Now sitting and staring at the screen again.
He declined to plead guilty—the charges could lead to incarceration and being listed as a sex offender for the rest of his life—and, incredibly, some judge actually gave them the warrant, according to this report. It hasn't been served yet, and a different judge granted a motion to let the boy leave the state to visit family before the warrant could be executed.
Maybe he shouldn't come back? Maybe he should ask for asylum, actually, because it sounds like law enforcement officials in Manassas and maybe all of Prince William County, Virginia, have gone completely insane.
Update: According to an AP report (thanks, Eric), the Manassas Police Department has decided not to pursue this idea any further and will let the search warrant expire. The report states that the department's spokesman "said he had no information on why the department no longer plans to pursue the photos," but I will go ahead and speculate it's because the department learned that most other human beings who learned of the plan were utterly revolted by it. Prince William County prosecutors and whoever signed this warrant should also be deeply ashamed, of course.

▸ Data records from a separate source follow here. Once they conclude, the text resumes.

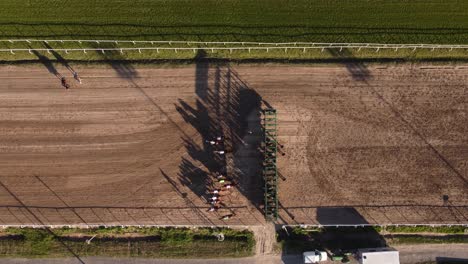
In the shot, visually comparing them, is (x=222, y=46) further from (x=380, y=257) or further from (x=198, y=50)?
(x=380, y=257)

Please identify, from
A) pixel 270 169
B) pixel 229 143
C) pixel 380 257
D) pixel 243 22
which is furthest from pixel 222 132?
pixel 380 257

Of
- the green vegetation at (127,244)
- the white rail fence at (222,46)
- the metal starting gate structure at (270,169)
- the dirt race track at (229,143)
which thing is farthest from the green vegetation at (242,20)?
the green vegetation at (127,244)

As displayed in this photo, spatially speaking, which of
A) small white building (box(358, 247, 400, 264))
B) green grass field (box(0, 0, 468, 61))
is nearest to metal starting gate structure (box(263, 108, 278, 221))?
green grass field (box(0, 0, 468, 61))

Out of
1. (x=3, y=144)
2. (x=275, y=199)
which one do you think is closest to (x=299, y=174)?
(x=275, y=199)

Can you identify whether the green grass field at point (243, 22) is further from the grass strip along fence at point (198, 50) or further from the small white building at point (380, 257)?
the small white building at point (380, 257)

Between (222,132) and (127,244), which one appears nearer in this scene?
(127,244)

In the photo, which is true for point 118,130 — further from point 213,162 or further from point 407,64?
point 407,64
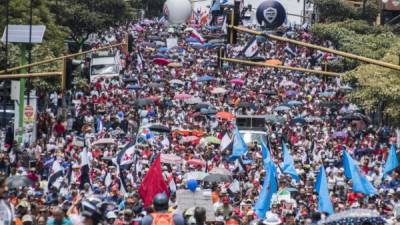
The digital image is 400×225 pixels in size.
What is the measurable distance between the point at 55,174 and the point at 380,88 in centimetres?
2195

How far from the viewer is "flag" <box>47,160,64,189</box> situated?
27.1 meters

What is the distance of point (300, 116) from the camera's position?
50.3 m

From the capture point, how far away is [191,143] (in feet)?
130

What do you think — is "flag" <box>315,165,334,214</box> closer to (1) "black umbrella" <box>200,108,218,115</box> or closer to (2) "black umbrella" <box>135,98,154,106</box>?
(1) "black umbrella" <box>200,108,218,115</box>

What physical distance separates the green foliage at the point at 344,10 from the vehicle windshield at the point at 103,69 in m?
31.1

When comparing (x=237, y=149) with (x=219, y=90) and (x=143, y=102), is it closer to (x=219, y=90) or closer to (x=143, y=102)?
(x=143, y=102)

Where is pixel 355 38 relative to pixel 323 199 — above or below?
above

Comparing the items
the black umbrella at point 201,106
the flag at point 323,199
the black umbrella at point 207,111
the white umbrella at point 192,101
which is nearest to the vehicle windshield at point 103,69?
the white umbrella at point 192,101

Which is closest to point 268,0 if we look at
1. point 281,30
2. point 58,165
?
point 58,165

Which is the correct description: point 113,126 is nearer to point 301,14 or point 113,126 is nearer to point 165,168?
point 165,168

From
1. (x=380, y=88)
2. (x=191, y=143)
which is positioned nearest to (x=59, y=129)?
(x=191, y=143)

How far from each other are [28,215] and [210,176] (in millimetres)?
10527

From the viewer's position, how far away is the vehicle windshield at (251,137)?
1571 inches

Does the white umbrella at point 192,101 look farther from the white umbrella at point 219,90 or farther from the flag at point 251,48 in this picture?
the flag at point 251,48
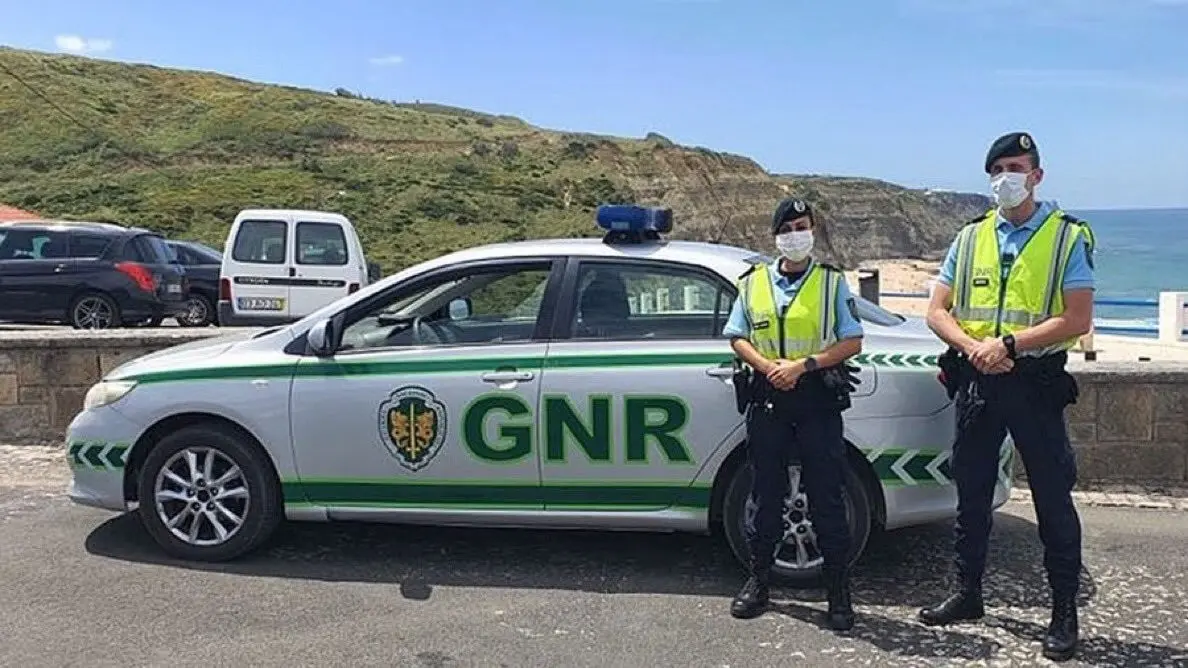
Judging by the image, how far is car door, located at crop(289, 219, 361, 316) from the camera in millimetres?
15945

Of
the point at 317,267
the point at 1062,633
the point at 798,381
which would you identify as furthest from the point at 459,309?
the point at 317,267

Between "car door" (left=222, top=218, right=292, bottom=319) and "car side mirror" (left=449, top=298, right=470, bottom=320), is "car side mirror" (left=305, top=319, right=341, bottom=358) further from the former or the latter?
"car door" (left=222, top=218, right=292, bottom=319)

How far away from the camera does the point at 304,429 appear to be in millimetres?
5359

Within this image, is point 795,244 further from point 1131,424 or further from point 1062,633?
point 1131,424

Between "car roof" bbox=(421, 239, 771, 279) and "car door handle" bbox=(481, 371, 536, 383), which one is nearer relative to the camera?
"car door handle" bbox=(481, 371, 536, 383)

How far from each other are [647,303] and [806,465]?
1.17m

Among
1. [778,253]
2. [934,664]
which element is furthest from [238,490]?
[934,664]

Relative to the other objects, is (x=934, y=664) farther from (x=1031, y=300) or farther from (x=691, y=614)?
(x=1031, y=300)

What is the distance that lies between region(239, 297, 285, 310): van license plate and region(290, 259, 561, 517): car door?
35.7 ft

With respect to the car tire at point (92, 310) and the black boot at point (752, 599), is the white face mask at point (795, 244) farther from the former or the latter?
the car tire at point (92, 310)

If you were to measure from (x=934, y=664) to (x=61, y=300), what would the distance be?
47.0 feet

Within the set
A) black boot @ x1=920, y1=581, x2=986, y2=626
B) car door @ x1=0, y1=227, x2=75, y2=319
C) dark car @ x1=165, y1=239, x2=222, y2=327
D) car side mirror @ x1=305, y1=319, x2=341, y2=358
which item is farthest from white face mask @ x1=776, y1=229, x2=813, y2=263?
dark car @ x1=165, y1=239, x2=222, y2=327

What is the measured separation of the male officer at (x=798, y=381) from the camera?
15.2 ft

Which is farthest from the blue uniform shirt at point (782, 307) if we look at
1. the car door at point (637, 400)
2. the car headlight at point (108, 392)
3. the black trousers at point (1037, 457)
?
the car headlight at point (108, 392)
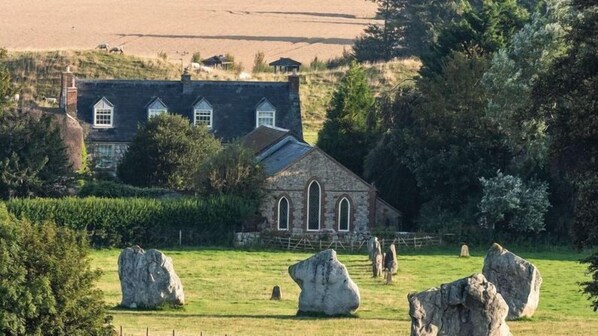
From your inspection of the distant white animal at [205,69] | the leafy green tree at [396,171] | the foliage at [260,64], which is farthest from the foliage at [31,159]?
the foliage at [260,64]

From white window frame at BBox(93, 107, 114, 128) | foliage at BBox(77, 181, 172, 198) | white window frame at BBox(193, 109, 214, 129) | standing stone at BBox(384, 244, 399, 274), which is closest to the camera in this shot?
standing stone at BBox(384, 244, 399, 274)

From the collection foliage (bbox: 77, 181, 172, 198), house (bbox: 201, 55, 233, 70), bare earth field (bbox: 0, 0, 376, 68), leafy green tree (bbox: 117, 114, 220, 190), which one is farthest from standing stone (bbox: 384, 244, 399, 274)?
bare earth field (bbox: 0, 0, 376, 68)

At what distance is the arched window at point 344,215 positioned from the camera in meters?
82.4

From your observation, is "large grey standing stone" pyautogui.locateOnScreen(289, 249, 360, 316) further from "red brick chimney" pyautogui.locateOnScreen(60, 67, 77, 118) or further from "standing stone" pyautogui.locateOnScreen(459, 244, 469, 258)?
"red brick chimney" pyautogui.locateOnScreen(60, 67, 77, 118)

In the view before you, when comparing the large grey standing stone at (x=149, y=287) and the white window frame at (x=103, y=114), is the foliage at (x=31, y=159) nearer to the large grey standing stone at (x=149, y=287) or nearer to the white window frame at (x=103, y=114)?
the white window frame at (x=103, y=114)

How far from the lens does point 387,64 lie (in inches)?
5074

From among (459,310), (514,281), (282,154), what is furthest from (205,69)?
(459,310)

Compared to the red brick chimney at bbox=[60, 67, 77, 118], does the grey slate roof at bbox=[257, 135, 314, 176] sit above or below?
below

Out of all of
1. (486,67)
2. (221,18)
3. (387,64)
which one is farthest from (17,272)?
(221,18)

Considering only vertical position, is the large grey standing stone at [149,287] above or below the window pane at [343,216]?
below

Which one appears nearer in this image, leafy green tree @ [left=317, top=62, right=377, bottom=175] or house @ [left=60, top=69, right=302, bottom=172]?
leafy green tree @ [left=317, top=62, right=377, bottom=175]

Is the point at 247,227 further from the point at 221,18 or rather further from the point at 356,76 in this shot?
the point at 221,18

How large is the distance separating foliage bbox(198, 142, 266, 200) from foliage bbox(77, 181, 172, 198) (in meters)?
3.37

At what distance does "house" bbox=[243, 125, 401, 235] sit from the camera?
81.5m
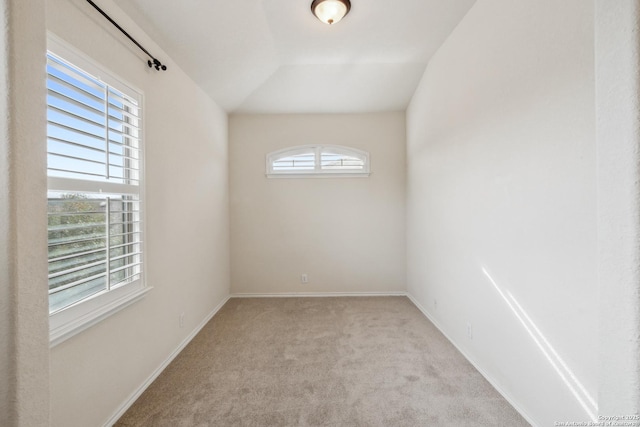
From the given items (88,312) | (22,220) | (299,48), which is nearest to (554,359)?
(22,220)

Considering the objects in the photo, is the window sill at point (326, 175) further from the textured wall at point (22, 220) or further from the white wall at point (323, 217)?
the textured wall at point (22, 220)

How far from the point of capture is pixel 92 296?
1552mm

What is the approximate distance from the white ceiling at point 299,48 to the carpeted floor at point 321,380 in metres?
2.64

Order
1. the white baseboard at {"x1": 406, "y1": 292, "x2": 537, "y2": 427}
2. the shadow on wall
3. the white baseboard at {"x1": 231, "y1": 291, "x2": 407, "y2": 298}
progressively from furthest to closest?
the white baseboard at {"x1": 231, "y1": 291, "x2": 407, "y2": 298} < the white baseboard at {"x1": 406, "y1": 292, "x2": 537, "y2": 427} < the shadow on wall

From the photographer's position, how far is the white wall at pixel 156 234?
1.45 metres

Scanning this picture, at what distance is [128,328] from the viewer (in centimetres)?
184

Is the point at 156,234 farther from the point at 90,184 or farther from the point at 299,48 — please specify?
the point at 299,48

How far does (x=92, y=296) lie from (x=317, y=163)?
3020 mm

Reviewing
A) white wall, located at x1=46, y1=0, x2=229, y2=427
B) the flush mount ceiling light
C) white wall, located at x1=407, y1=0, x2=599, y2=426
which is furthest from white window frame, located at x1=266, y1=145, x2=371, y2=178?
the flush mount ceiling light

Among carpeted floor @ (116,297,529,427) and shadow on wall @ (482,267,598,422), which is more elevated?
shadow on wall @ (482,267,598,422)

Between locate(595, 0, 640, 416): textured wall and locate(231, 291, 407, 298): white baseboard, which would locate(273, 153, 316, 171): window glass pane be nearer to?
locate(231, 291, 407, 298): white baseboard

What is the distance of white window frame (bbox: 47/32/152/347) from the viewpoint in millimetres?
1320

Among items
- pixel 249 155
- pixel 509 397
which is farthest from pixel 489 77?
pixel 249 155

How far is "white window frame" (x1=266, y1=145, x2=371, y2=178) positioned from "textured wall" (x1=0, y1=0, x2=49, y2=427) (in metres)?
3.19
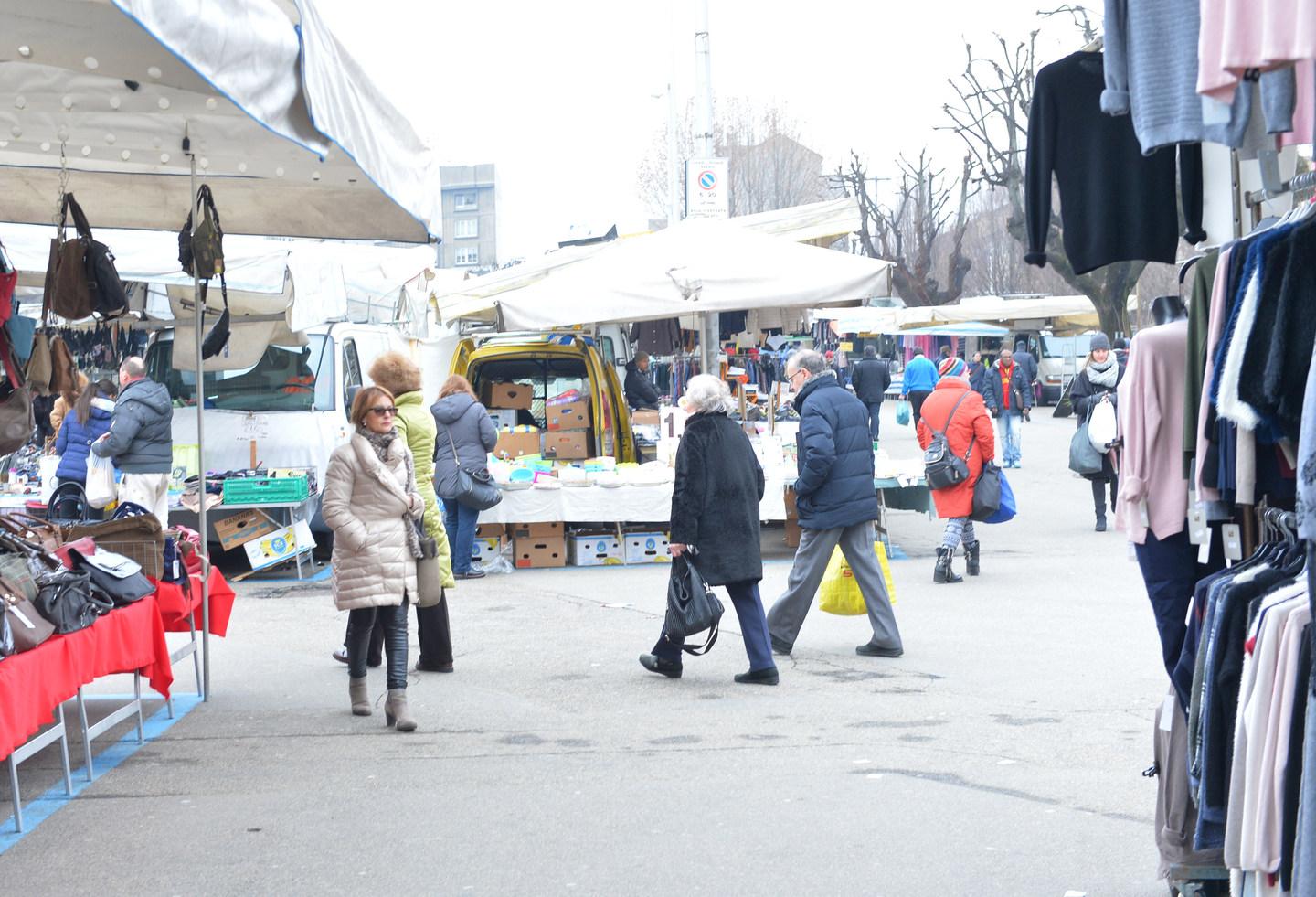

Oh, hey, I just noticed that Prince William County, which is just outside D.C., is considered part of the "National Capital Region" and therefore receives a share of the more than $50 million per year allocated to the NCR for "homeland security" purposes. Presumably that's because the government is concerned about a heightened risk of terrorism there, and that makes me wonder whether prosecuting minors for consensual sexting offenses should really be a priority for Prince William County.
[Okay, "consensual" might not be the right word, since the girl was only 15. Her parents certainly did not consent.]